About the company
Our mission is that “Any financial application can onboard any user, anywhere in the world, in 1 click.”
Transak provides onboarding to financial applications through authentication, KYC, risk checks, and fiat on/off ramps. This is a next generation of infrastructure for the next generation of financial applications that are built on blockchain and stablecoin rails. Our API and widget-based solutions are used by top partners like MetaMask, Coinbase, Ledger, and Trust Wallet to enable seamless onboarding of over 10 million users across over 450 active applications.
We have raised over $37M from top-tier investors including Consensys, Tether, and Animoca Brands
About the Role
We're hiring a mid-level Data Scientist (2 to 5 years' experience) for our Data team, working within Risk & Fraud. The brief is simple: reduce fraud without adding friction for good users. In practice that means ML models, deterministic rules and signal tuning, and working directly with our external risk vendors. You own that work end to end, from the question, to what ships, to the decision leadership makes off the back of it.

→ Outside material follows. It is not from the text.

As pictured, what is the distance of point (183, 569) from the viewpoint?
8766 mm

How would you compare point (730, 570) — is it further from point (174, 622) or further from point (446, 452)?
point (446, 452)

Risk and fraud is where you'll have the clearest impact, but the role reaches across Product, Growth, and Engineering, and your work turns into product, policy, and revenue. If you're drawn to crypto, payments, and the kind of data they throw off, there's a lot here to get into.
What You'll Do
- Risk, fraud and compliance. Build and iterate on fraud detection, chargeback prediction, and transaction-risk models. Develop features and rule sets that work alongside our Risk and Compliance teams to keep bad actors out without adding friction for good users.
- Product analytics and growth. Own funnel analytics across on-ramp and off-ramp flows. Design and analyze A/B and multivariate experiments, identify conversion bottlenecks (KYC, payment method, geo), and partner with PMs and designers to ship measurable improvements.
- ML/AI modeling. Design, train, and deploy machine learning models, from classification and forecasting to clustering and recommendation, that power decisions inside the product (e.g., dynamic payment method ranking, user lifetime value, churn prediction).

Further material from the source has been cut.